═════ GIVEN PASSAGE ═════

Since I work with your company so much, I wanted to bring something to your attention that will help photographer’s out tremendously on the wedding day.  I’ve noticed that your teams tend to work on the bride last for their hair + makeup.  I understand that this may be because you want her hair + makeup to be the “freshest”, but in the grand scheme of things, this is where the timeline starts to fall apart for photographers because we can’t move on with the day until the bride is done. 

On a few occasions recently, the bride hasn’t even started hair + makeup by the time I arrive and it has hurt the entire wedding day timeline because the bride’s hair + makeup is running 30+ minutes late. If everyone else in the wedding party is done and the bride is still being worked on because she got into the chair last, everything is at a standstill for us.  We need the bride for photos + to move on with the day’s events :)  In actuality, everyone else can be finishing up their hair + makeup while the bride is getting dressed – and even after we’ve left for the First Look, if things are running behind. So that’s why it would be so helpful if the bride wasn’t done last on the wedding day.  It just gives us some extra leeway with the timeline if she’s done with plenty of time to spare.

The most important people for hair + makeup on the wedding day are the bride + whoever else will be helping the bride get into her dress, like her mom, sister, MOH, etc.  They need to be done and photo-ready before anyone else does, so if it’s possible to schedule hair + makeup with that in mind, that would be sooooooooo helpful for us!!  I just wanted to pass that info along to you, from a photographer’s perspective, because hair + makeup is usually where we get behind on the wedding day timeline and it’s been frustrating to see everyone else done and ready on-time and the bride’s the one that’s running behind.  I hope this doesn’t come across as harsh or insulting because it’s TOTALLY not meant in that way.  But I thought I’d send this along, since it’s something I’ve encountered a lot recently and I know I work with you guys a ton :)  Thanks so much and I hope you have a great week!!

Warmly,

Dana

The response I received from the hair + makeup artist was absolutely shocking, heartbreaking, and totally unexpected.  It took me by complete surprise.  I honestly balled my eyes out for a few hours last night, reading and re-reading her email to me.  She attacked my personality, my character, my work, my career choice, my vendor relationships, and my relationship with my brides – and I began to question everything… was I really such a horrible person to my brides and other vendors?!  I was shaken to the core.  This is her email response to me:

Dana-

While I am taken back at the unprofessionalism of your emails I am glad you reached out to me as there are concerns I would like to address as well. I have had complaints from our brides and my staff regarding how you conduct yourself and have seen first hand how you are on weddings. Your condescending email to me goes hand in hand with your overall demeanor while we are working on site. 

First of all, I have been in business as long as you have and am one of the top hair and makeup companies for our region. By this point we are aware of our timing and will continue to do the bride’s hair and makeup last for a number of reasons. It ensures the bride looks as fresh as possible – which should be a huge concern for you. Every other photographer we work with appreciates that we do the bride last so her hair is perfectly intact and the makeup is fresh for their first look images/ceremony. All of our brides not only request to go at the end but even leave us reviews thanking us for putting them at the end of the day so they can relax during the morning, exchange gifts, etc.

═════

### GIVEN PROBLEM A
Reproduce the wedding hair and makeup passage word for word from "On a few occasions" to "time to spare.".
### GIVEN PROBLEM B
In the wedding hair and makeup passage, how late has the bride's hair and makeup been running on a few recent occasions?

═════ RECORD EXTRACTS ═════

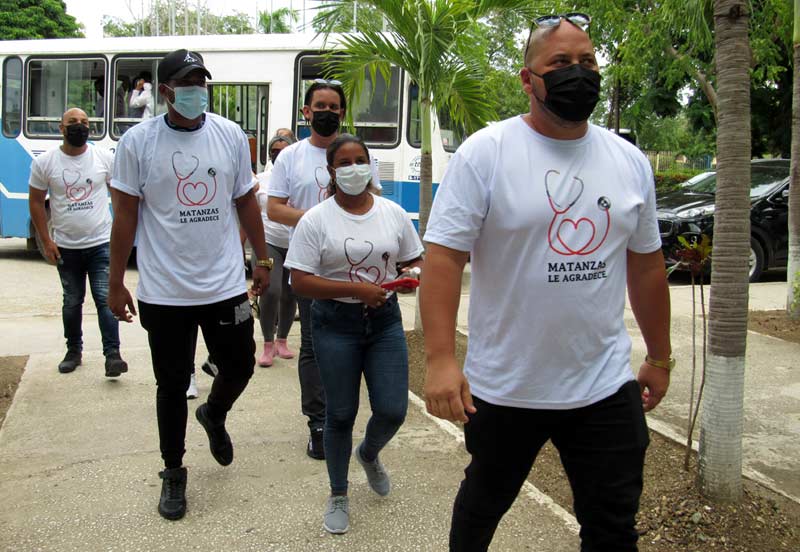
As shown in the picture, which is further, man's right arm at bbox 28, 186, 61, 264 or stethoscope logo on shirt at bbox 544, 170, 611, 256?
man's right arm at bbox 28, 186, 61, 264

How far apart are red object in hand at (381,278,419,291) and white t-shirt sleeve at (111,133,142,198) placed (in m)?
1.18

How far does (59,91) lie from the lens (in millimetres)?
12445

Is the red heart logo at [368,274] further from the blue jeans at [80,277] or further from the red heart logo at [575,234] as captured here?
the blue jeans at [80,277]

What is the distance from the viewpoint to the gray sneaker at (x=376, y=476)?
374 cm

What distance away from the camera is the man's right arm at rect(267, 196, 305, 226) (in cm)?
448

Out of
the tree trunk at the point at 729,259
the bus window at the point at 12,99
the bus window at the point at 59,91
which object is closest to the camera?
the tree trunk at the point at 729,259

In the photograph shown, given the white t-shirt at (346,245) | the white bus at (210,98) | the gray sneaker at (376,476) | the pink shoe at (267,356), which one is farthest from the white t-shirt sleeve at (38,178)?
the white bus at (210,98)

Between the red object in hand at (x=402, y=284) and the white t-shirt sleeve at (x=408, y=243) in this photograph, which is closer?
the red object in hand at (x=402, y=284)

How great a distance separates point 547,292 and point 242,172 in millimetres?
1995

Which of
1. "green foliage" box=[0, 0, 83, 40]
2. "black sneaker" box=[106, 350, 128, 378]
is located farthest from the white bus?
"green foliage" box=[0, 0, 83, 40]

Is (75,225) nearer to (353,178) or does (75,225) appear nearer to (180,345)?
(180,345)

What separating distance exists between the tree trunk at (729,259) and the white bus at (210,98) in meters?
7.32

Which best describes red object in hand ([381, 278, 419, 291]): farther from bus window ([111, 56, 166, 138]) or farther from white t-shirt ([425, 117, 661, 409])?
bus window ([111, 56, 166, 138])

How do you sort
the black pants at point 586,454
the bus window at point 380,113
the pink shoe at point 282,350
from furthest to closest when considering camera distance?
→ the bus window at point 380,113 → the pink shoe at point 282,350 → the black pants at point 586,454
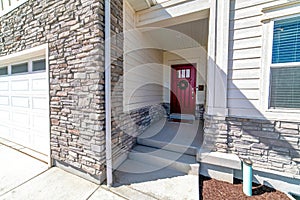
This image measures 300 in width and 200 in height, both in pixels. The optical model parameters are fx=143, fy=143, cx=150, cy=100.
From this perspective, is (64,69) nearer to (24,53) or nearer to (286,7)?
(24,53)

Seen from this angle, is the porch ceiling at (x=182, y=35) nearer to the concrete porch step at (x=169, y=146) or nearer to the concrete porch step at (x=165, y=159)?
the concrete porch step at (x=169, y=146)

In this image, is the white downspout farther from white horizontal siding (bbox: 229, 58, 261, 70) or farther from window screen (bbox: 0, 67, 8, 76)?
window screen (bbox: 0, 67, 8, 76)

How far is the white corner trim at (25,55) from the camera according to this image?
9.41 feet

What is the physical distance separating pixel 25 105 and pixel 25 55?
48.0 inches

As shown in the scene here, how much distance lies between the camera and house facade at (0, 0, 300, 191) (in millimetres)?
2244

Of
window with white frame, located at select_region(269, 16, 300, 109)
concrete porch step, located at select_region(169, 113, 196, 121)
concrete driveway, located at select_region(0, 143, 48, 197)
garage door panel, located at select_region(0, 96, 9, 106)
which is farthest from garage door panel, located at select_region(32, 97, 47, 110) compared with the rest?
window with white frame, located at select_region(269, 16, 300, 109)

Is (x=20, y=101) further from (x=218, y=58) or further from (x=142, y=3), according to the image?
(x=218, y=58)

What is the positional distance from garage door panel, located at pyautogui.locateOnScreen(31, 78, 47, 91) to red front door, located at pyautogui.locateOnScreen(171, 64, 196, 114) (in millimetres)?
4082

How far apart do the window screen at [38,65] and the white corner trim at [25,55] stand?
0.13 m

═════

### FULL ANSWER A
On a few occasions recently, the bride hasn’t even started hair + makeup by the time I arrive and it has hurt the entire wedding day timeline because the bride’s hair + makeup is running 30+ minutes late. If everyone else in the wedding party is done and the bride is still being worked on because she got into the chair last, everything is at a standstill for us.  We need the bride for photos + to move on with the day’s events :)  In actuality, everyone else can be finishing up their hair + makeup while the bride is getting dressed – and even after we’ve left for the First Look, if things are running behind. So that’s why it would be so helpful if the bride wasn’t done last on the wedding day.  It just gives us some extra leeway with the timeline if she’s done with plenty of time to spare.

### FULL ANSWER B
30+ minutes late.